• _EXCERPTED PASSAGE_
BEGIN

Three Perspectives on Cult Cabernets

Even though I don't consider myself a wine expert, I still get asked for a lot of advice, and I end up having lots of conversations with friends and strangers alike about wine and wine related topics. One of the most common has to do with really expensive wines, and always circles around the question of "are they worth it?" There exists no simple answer to this question, or to the question often nested inside it: "is a $100 bottle of wine ten times better than a $10 bottle?"

This past week saw the publishing of three interesting perspectives on "Cult Cabernets," those New World red wines (often, but not always, from Napa) that command price tags between $100 and $1800.

The first, and somewhat suprising perspective came from Dorothy Gaiter and John Brecher in the Wall Street Journal. In their weekly wine column they conducted a tasting of many top cult Cabernets for the first time ever. Those familiar with this dynamic duo of wine will know that is is quite unusual for them. They tend to focus on more accessible, down-to-earth wines and wine drinking activities. But not this week. Instead they brought out the big guns, tasting even the famed Screaming Eagle along with several other top Napa Cabernets. The results? Surprisingly, both to me and to them, apparently, Screaming Eagle was their favorite wine of the tasting, and the only wine that merited their top rating for a wine: "Delicious!" (Colgin came in a close second with a 'Delicious' minus the exclamation point). None of the wines earned their "Yuck" score, but several did not show well. The duo left the question of value for readers to decide.

END

• _ACTIVITY LIST_
1. Write out the cult Cabernet passage word for word, starting at "This past week" and ending at "between $100 and $1800.".
2. List each distinct dollar amount that appears in the cult Cabernet passage.
The entries after this point are separate material and have no connection to the cult Cabernet passage.

• _ENTRIES SUPPLIED_
BEGIN

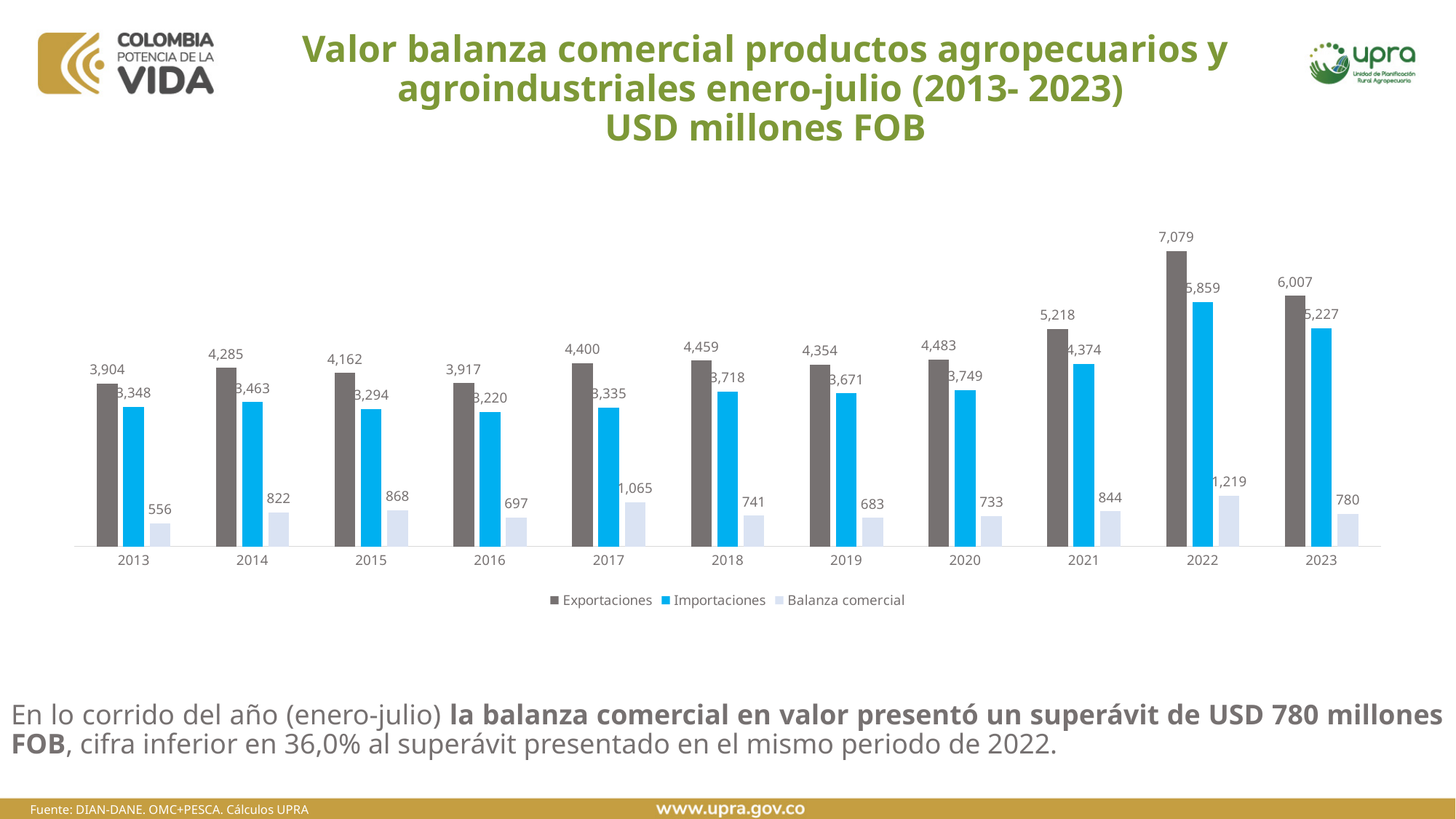
In which year is Exportaciones highest? 2022 What is the difference between Exportaciones in 2022 and Exportaciones in 2023? 1,072 What is the value of Exportaciones for 2023? 6,007 What kind of chart is shown on the slide? Bar chart In which year is Balanza comercial lowest? 2013 What is the value of Importaciones for 2019? 3,671 Which is larger, Importaciones in 2021 or Importaciones in 2020? Importaciones in 2021 What is the difference between Balanza comercial in 2022 and Balanza comercial in 2023? 439 What is the value of Balanza comercial for 2017? 1,065 How many series does the legend list? 3 How many years are shown on the x axis? 11 Do the Exportaciones values rise or fall from 2020 to 2022? Rise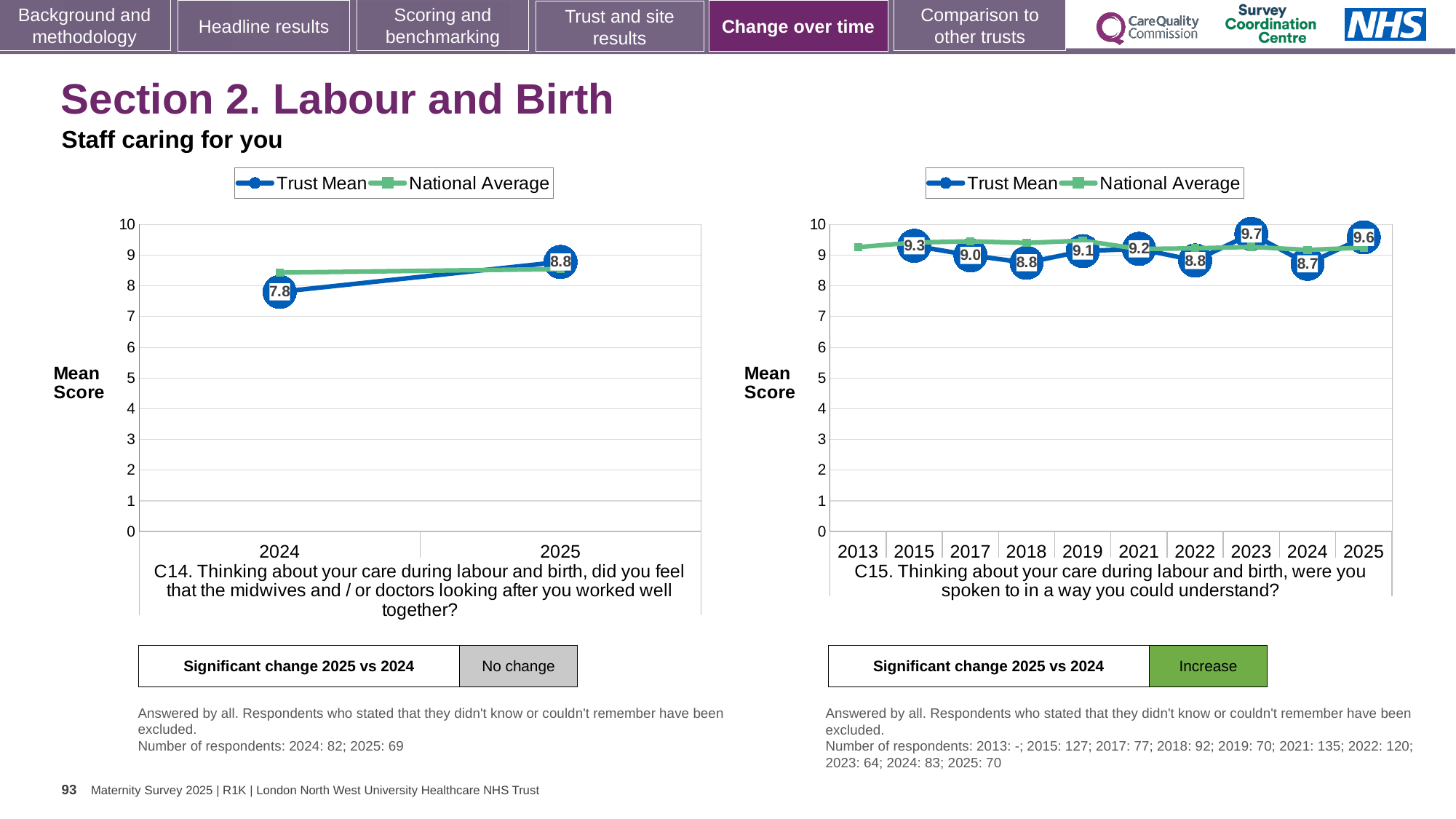
In the right chart (C15), which year has the highest Trust Mean value? 2023 In the right chart (C15), which year has the lowest Trust Mean value? 2024 In the right chart (C15), what is the difference between the Trust Mean values for 2025 and 2024? 0.9 In the left chart (C14), what is the Trust Mean value for 2025? 8.8 In the left chart (C14), what is the difference between the Trust Mean values for 2025 and 2024? 1.0 In the right chart (C15), how many years are shown on the x axis? 10 In the left chart (C14), does the Trust Mean rise or fall from 2024 to 2025? rise In the right chart (C15), what is the Trust Mean value for 2024? 8.7 In the right chart (C15), what is the Trust Mean value for 2023? 9.7 What type of chart is used on the left for question C14? line chart In the left chart (C14), what is the Trust Mean value for 2024? 7.8 In the left chart (C14), is the National Average value for 2024 greater or less than 8? greater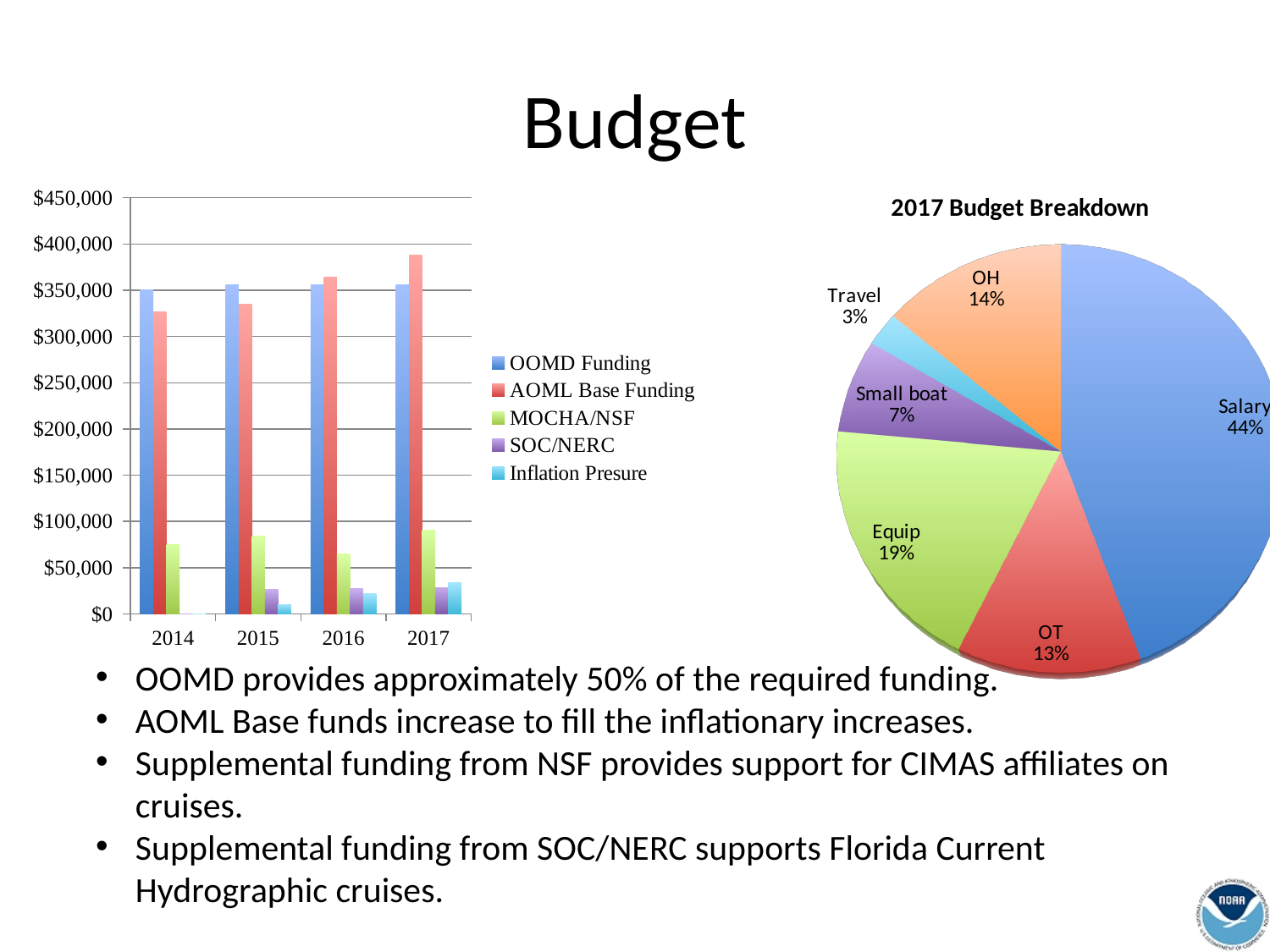
In the 2017 Budget Breakdown pie chart, what is the difference in percentage points between OH and OT? 1% In the 2017 Budget Breakdown pie chart, which category has the largest share? Salary In the bar chart on the left, how many years are shown on the x axis? 4 In the 2017 Budget Breakdown pie chart, what percentage is shown for Equip? 19% In the 2017 Budget Breakdown pie chart, which is larger, Small boat or Travel? Small boat In the bar chart on the left, does AOML Base Funding rise or fall from 2014 to 2017? Rise In the 2017 Budget Breakdown pie chart, which category has the smallest share? Travel In the bar chart on the left, is the AOML Base Funding value for 2017 greater or less than $350,000? greater What kind of chart is the chart on the left side of the slide? Bar chart In the 2017 Budget Breakdown pie chart, how many slices are there? 6 In the 2017 Budget Breakdown pie chart, what share of the budget is Salary? 44% In the bar chart on the left, how many series does the legend list? 5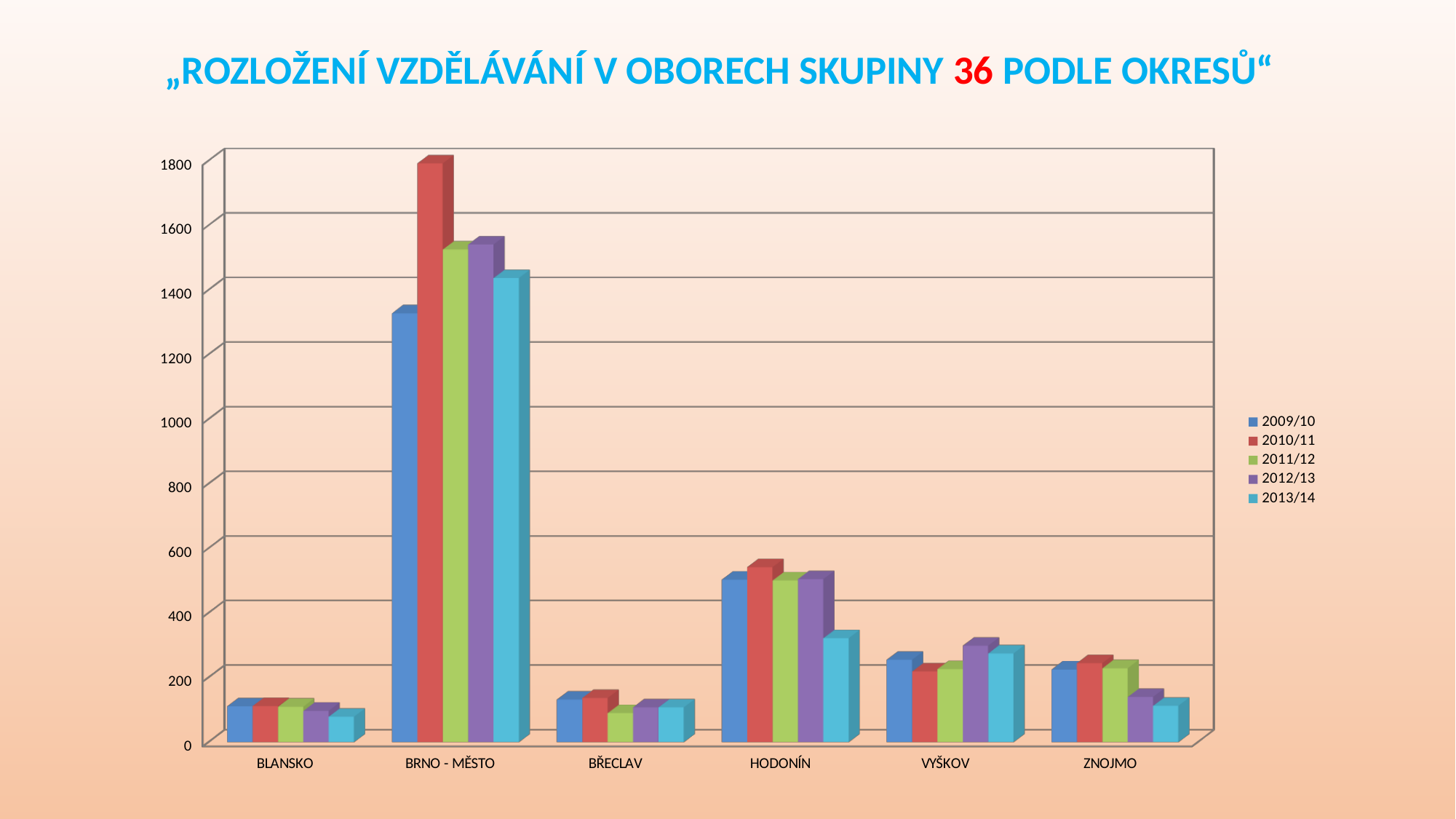
Is the 2010/11 value for BRNO - MĚSTO greater or less than 1600? greater Which is larger for BRNO - MĚSTO: the 2010/11 value or the 2013/14 value? 2010/11 Which is larger: the 2010/11 value for HODONÍN or the 2010/11 value for VYŠKOV? HODONÍN Which series has the highest value for BRNO - MĚSTO? 2010/11 Is the 2009/10 value for BRNO - MĚSTO greater or less than 1200? greater Which series is listed first in the legend? 2009/10 Which district has the highest values overall? BRNO - MĚSTO Is the 2013/14 value for HODONÍN greater or less than 400? less How many series does the legend list? 5 How many districts (categories) are shown on the x axis? 6 What kind of chart is shown on the slide? bar chart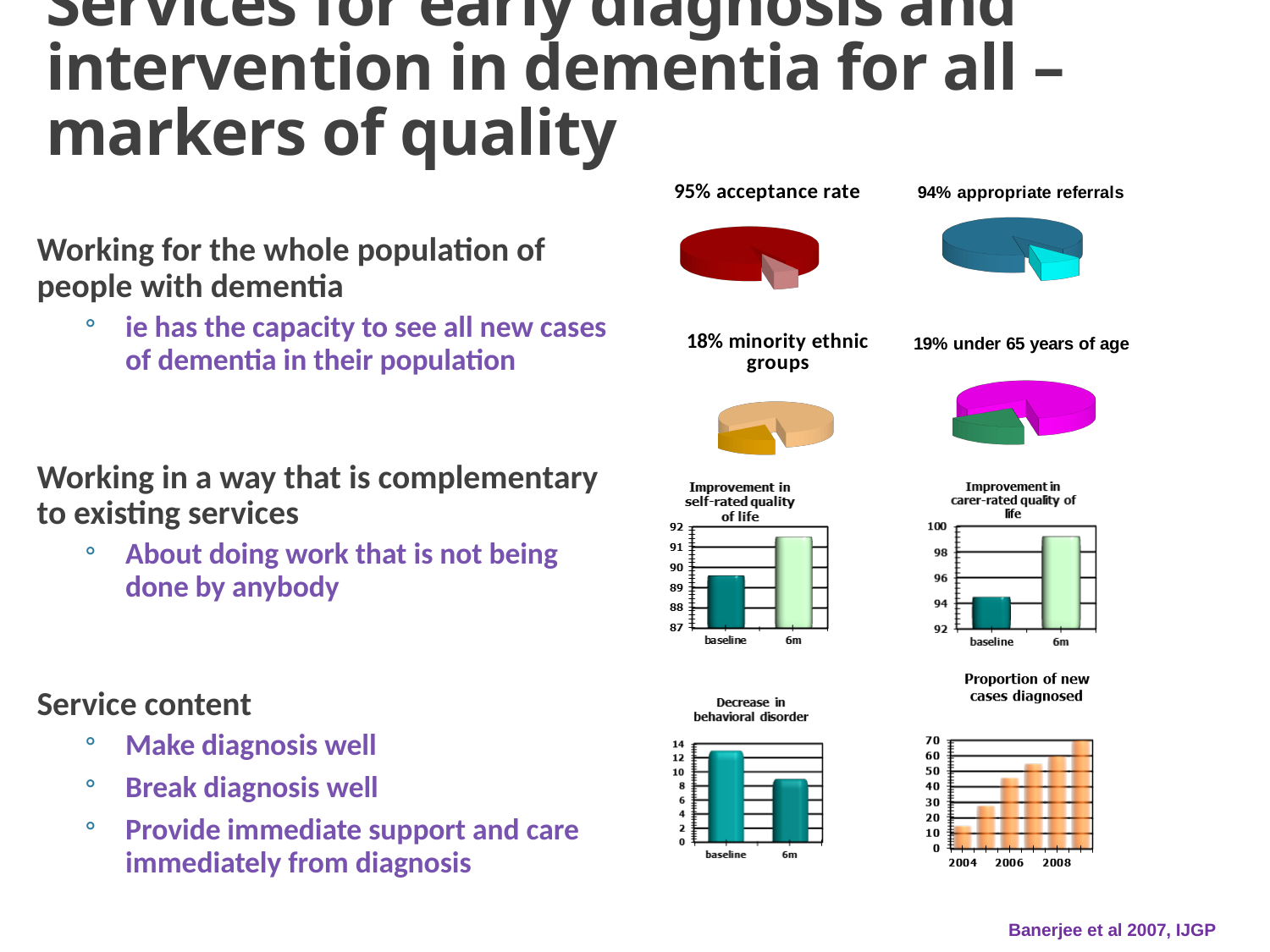
In the chart titled 'Improvement in self-rated quality of life', how many categories are shown on the x axis? 2 In the chart titled 'Improvement in self-rated quality of life', which category has the higher value, baseline or 6m? 6m In the chart titled 'Proportion of new cases diagnosed', how many bars are plotted? 6 In the chart titled 'Decrease in behavioral disorder', is the value for 6m greater or less than 10? less What kind of chart is the one titled '95% acceptance rate'? pie chart In the chart titled 'Decrease in behavioral disorder', do the values rise or fall from baseline to 6m? fall In the chart titled 'Improvement in carer-rated quality of life', is the value for baseline greater or less than 96? less What kind of chart is the one titled 'Proportion of new cases diagnosed'? bar chart In the chart titled 'Improvement in carer-rated quality of life', is the value for 6m greater or less than 98? greater In the chart titled 'Proportion of new cases diagnosed', do the values rise or fall from left to right along the x axis? rise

END

• _TASK ANSWERS_
1.
This past week saw the publishing of three interesting perspectives on "Cult Cabernets," those New World red wines (often, but not always, from Napa) that command price tags between $100 and $1800.

2.
$100
$10
$1800